Trente ans après ses recherches pionnières sur l’anatomie du clitoris, Helen O’Connell est une star de la discipline, mais une star très occupée. Elle continue d’explorer les bas-ventres sous toutes leurs coutures, a publié fin mai une étude sur la prostate féminine – vous avez bien lu, elle existe peut-être! De quoi retenir l’attention de la Clitoris Team de Genève, dont elle suit de loin les avancées. «Pour moi, c’est très inspirant de voir l’héritage de tout ce travail», indique-t-elle.
D’après sa biographie officielle, la Pre O’Connell est la première femme d’Australie à se spécialiser en urologie, en 1994. Sa rencontre avec son directeur de thèse John Hutson, chirurgien de renom spécialisé dans les opérations sur les enfants intersexes, a joué un rôle clé au début de sa carrière au Royal Melbourne Hospital. La chirurgienne, à l’orée de la trentaine, prépare son examen final lorsqu’elle assiste à son cours. «Je me suis dit ‘oh mon dieu, cet homme est mon âme sœur!’», raconte-t-elle, d’une voix claire, teintée d’accent australien. Elle est frappée de voir à quel point ce chirurgien prend soin de préserver le nerf dorsal du clitoris et les vaisseaux sanguins pendant l’intervention.
A cette époque, les urologues insistent beaucoup sur la nécessité de ne pas nuire aux nerfs de l’érection lorsqu’ils opèrent des hommes, mais c’est le flou qui règne du côté des femmes. Après un stage à Houston (Texas), Helen O’Connell démarre un programme de recherche sur l’anatomie du clitoris. «L’Université de Melbourne a pris ce projet très au sérieux. Des personnes très compétentes nous ont rejoints et nous n’aurions pas pu réaliser de travaux anatomiques d’une telle qualité sans cette expertise», explique-t-elle.
Etonnamment, «cette recherche est restée pendant longtemps très confidentielle», poursuit Helen O’Connell. «Très peu de mes collègues comprenaient vraiment ce que je faisais, ou osaient me poser beaucoup de questions», s’amuse-t-elle. Elle est tout à fait consciente, dès cette époque, du caractère pionnier de ses travaux: «Lorsque est sortie la nouvelle édition du Gray’s (Gray’s Anatomy, le manuel américain de référence en anatomie, ndlr.), je m’attendais à trouver des évolutions, mais j’ai découvert qu’il était resté bloqué dans une version bien antérieure. Cela montrait à quel point notre travail était nécessaire!»

------------------------------

## EXERCICES
A) D’après le texte, en quelle année Helen O’Connell est-elle devenue la première femme d’Australie à se spécialiser en urologie ?
B) Résumez le texte en deux phrases.
C) Indiquez si chacune des affirmations suivantes s’accorde avec le texte, en citant les mots qui tranchent : (i) Helen O’Connell a publié fin mai une étude sur la prostate féminine ; (ii) John Hutson était spécialisé dans les opérations sur les adultes ; (iii) les collègues d’Helen O’Connell lui posaient beaucoup de questions sur ses recherches.

------------------------------

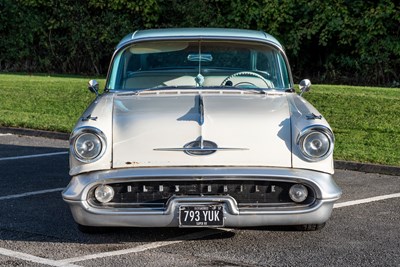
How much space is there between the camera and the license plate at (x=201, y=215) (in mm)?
6730

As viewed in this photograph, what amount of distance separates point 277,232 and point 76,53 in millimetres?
20120

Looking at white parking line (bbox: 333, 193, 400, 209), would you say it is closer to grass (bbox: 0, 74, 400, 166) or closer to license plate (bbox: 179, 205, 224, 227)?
grass (bbox: 0, 74, 400, 166)

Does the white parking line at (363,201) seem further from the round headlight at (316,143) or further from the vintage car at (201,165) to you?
the round headlight at (316,143)

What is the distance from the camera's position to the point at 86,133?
23.2 ft

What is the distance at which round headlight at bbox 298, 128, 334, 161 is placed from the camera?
23.0ft

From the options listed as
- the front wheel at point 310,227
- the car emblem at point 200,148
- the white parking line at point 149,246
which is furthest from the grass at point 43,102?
the car emblem at point 200,148

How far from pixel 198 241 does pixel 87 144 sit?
3.72 feet

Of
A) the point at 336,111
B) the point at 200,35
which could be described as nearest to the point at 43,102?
the point at 336,111

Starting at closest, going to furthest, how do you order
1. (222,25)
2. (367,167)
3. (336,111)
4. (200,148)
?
1. (200,148)
2. (367,167)
3. (336,111)
4. (222,25)

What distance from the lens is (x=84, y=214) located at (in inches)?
272

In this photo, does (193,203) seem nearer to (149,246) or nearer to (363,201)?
(149,246)

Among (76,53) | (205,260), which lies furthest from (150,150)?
(76,53)

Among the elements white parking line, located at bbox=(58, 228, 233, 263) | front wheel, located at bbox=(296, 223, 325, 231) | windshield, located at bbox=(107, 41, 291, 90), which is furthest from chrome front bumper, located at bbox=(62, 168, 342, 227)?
windshield, located at bbox=(107, 41, 291, 90)

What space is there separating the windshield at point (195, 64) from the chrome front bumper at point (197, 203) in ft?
5.45
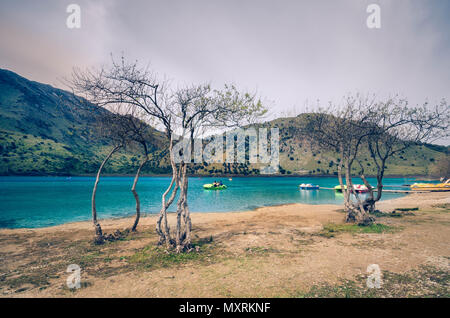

------------------------------

## RÉPONSES CORRIGÉES
A) En 1994.

B) Helen O’Connell, première femme d’Australie à se spécialiser en urologie en 1994, a lancé un programme de recherche sur l’anatomie du clitoris après avoir été frappée par le soin que le chirurgien John Hutson mettait à préserver le nerf dorsal du clitoris. Ces travaux sont longtemps restés très confidentiels, mais elle en mesurait le caractère pionnier, puisque la nouvelle édition du Gray’s était restée bloquée dans une version bien antérieure.

C)
(i) Oui : « a publié fin mai une étude sur la prostate féminine ».
(ii) Non : « spécialisé dans les opérations sur les enfants intersexes ».
(iii) Non : « Très peu de mes collègues comprenaient vraiment ce que je faisais, ou osaient me poser beaucoup de questions ».